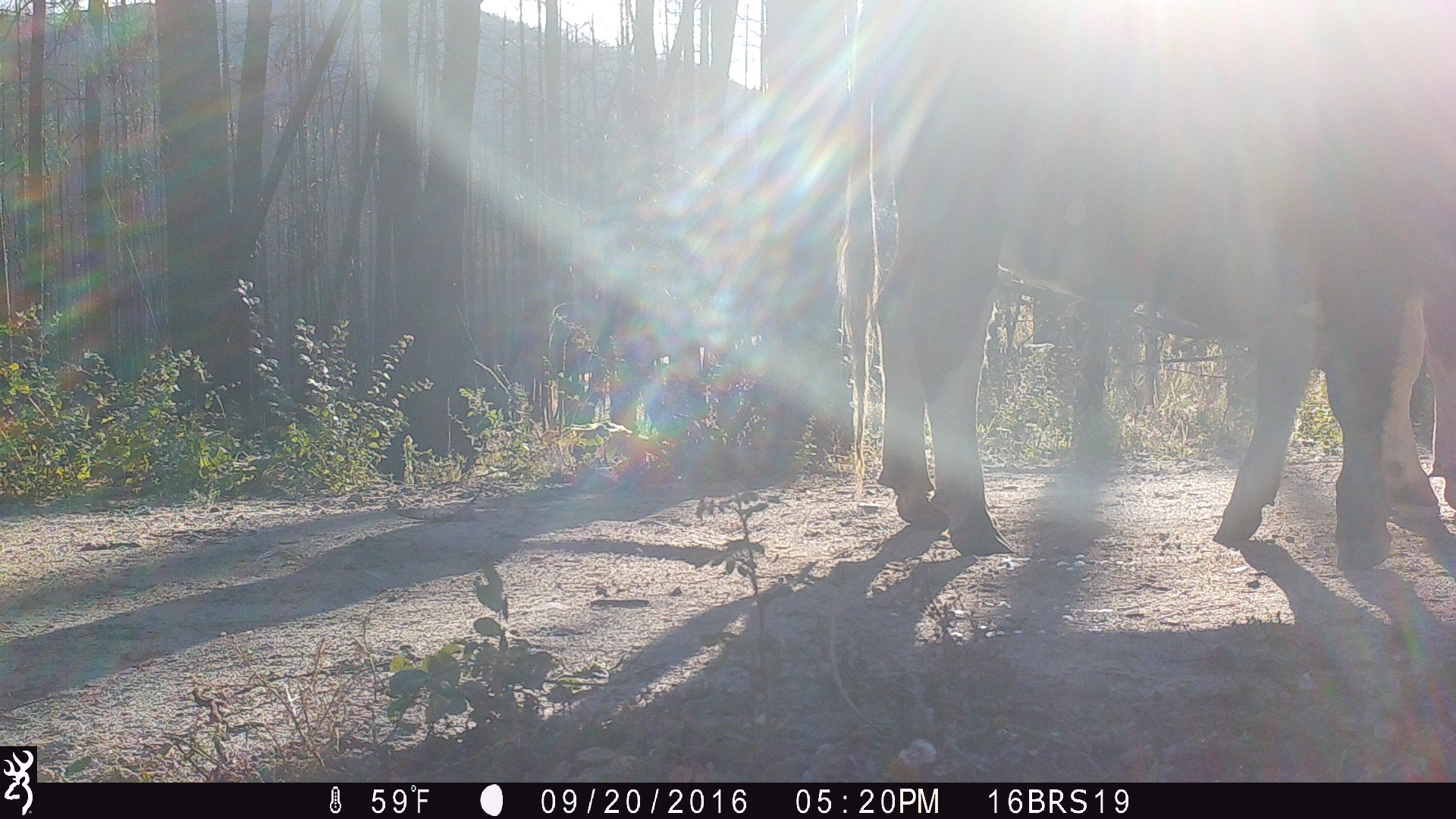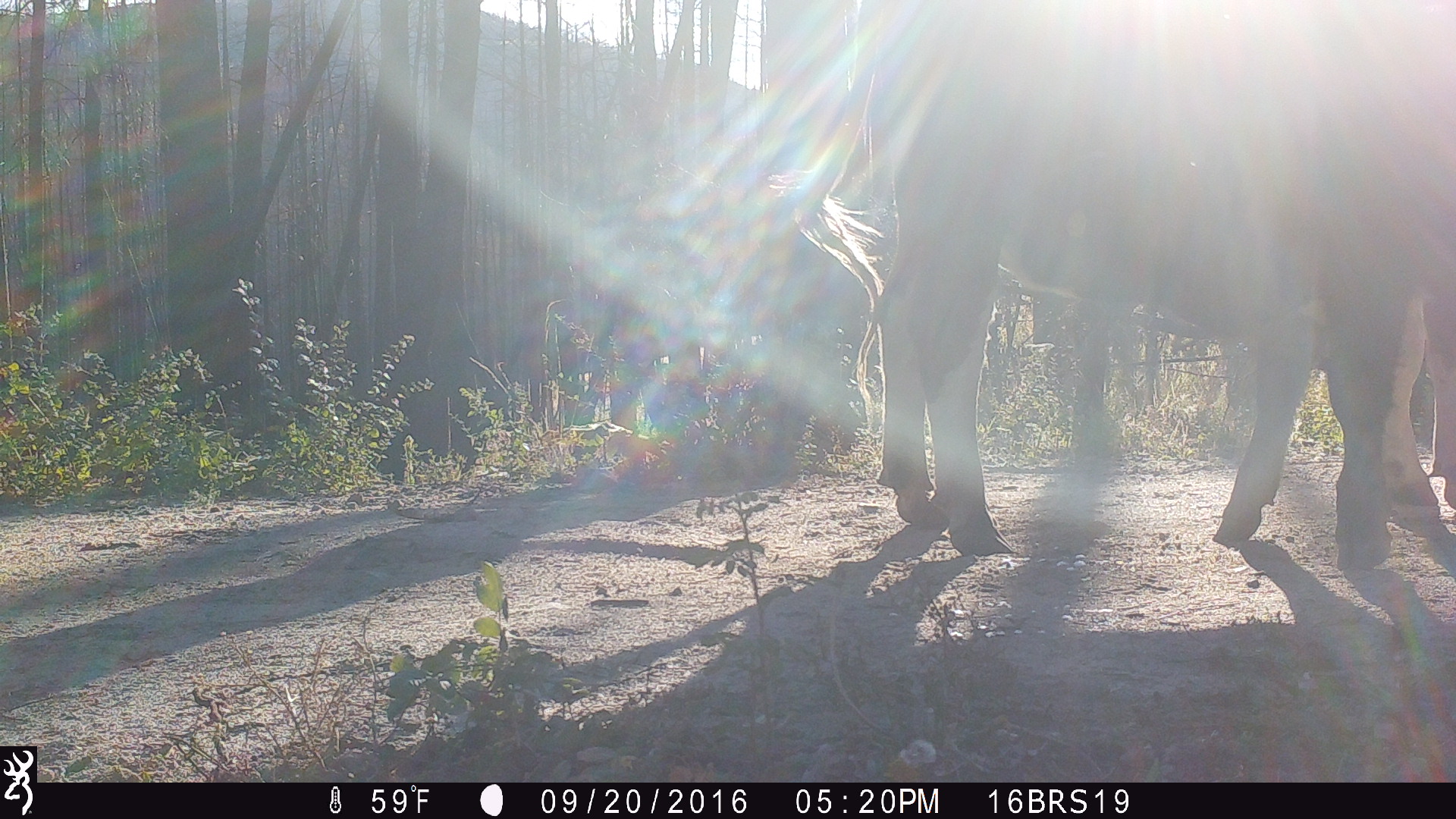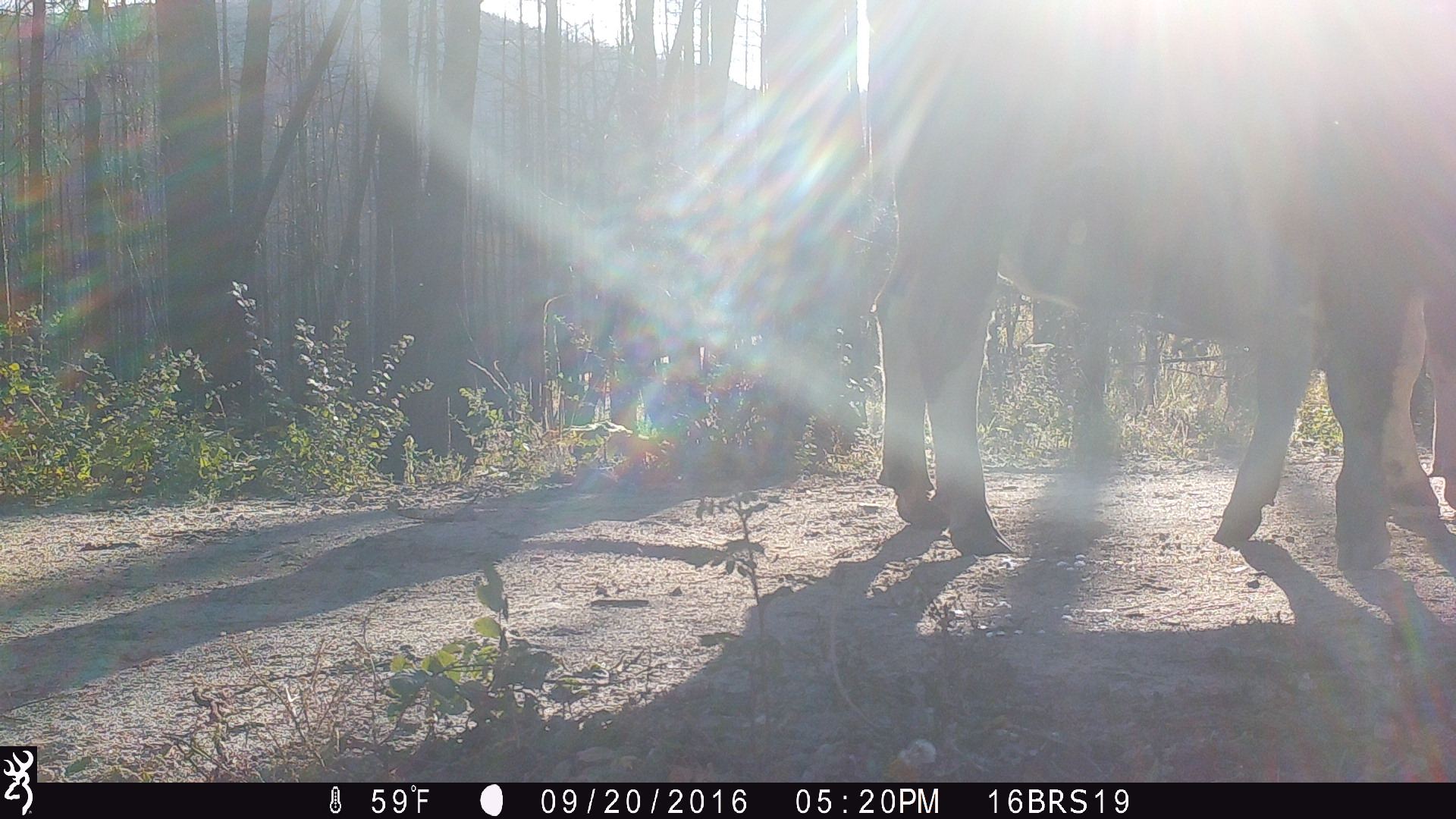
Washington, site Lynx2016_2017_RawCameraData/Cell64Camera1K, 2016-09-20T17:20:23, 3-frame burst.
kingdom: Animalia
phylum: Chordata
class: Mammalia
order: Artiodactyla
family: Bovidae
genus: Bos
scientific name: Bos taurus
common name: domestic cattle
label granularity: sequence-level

++++++

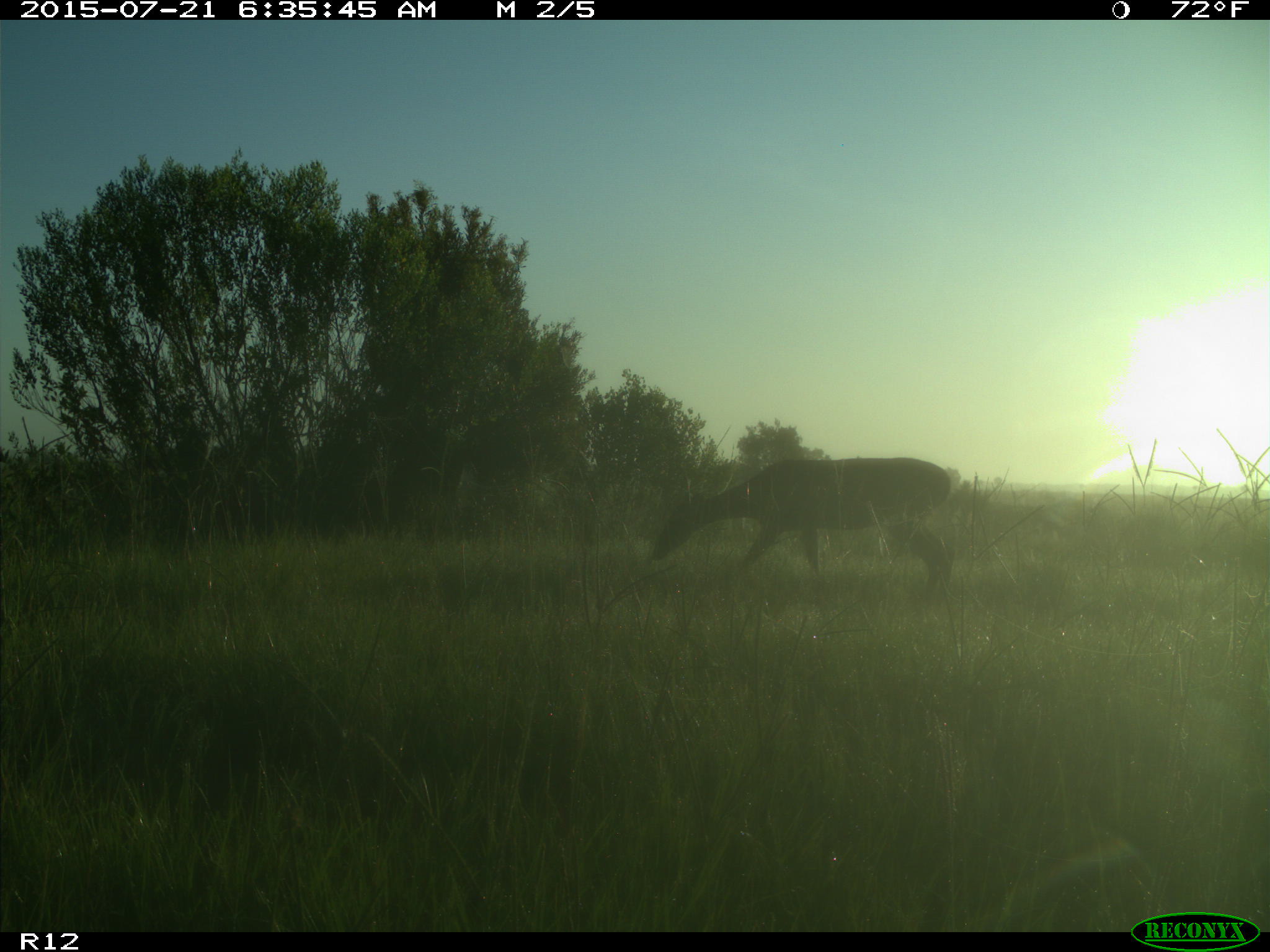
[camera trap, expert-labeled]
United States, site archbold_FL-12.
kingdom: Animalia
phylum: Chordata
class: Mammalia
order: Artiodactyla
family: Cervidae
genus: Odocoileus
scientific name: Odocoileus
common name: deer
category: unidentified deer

++++++

# EXERCISE BRIEF
Of the entries above, repeat exactly the lines between the line with "2016-09-20T17:20:23, 3-frame burst." and the line with "label granularity: sequence-level", inclusive, and no others.

# WRITTEN SOLUTION
Washington, site Lynx2016_2017_RawCameraData/Cell64Camera1K, 2016-09-20T17:20:23, 3-frame burst.
kingdom: Animalia
phylum: Chordata
class: Mammalia
order: Artiodactyla
family: Bovidae
genus: Bos
scientific name: Bos taurus
common name: domestic cattle
label granularity: sequence-level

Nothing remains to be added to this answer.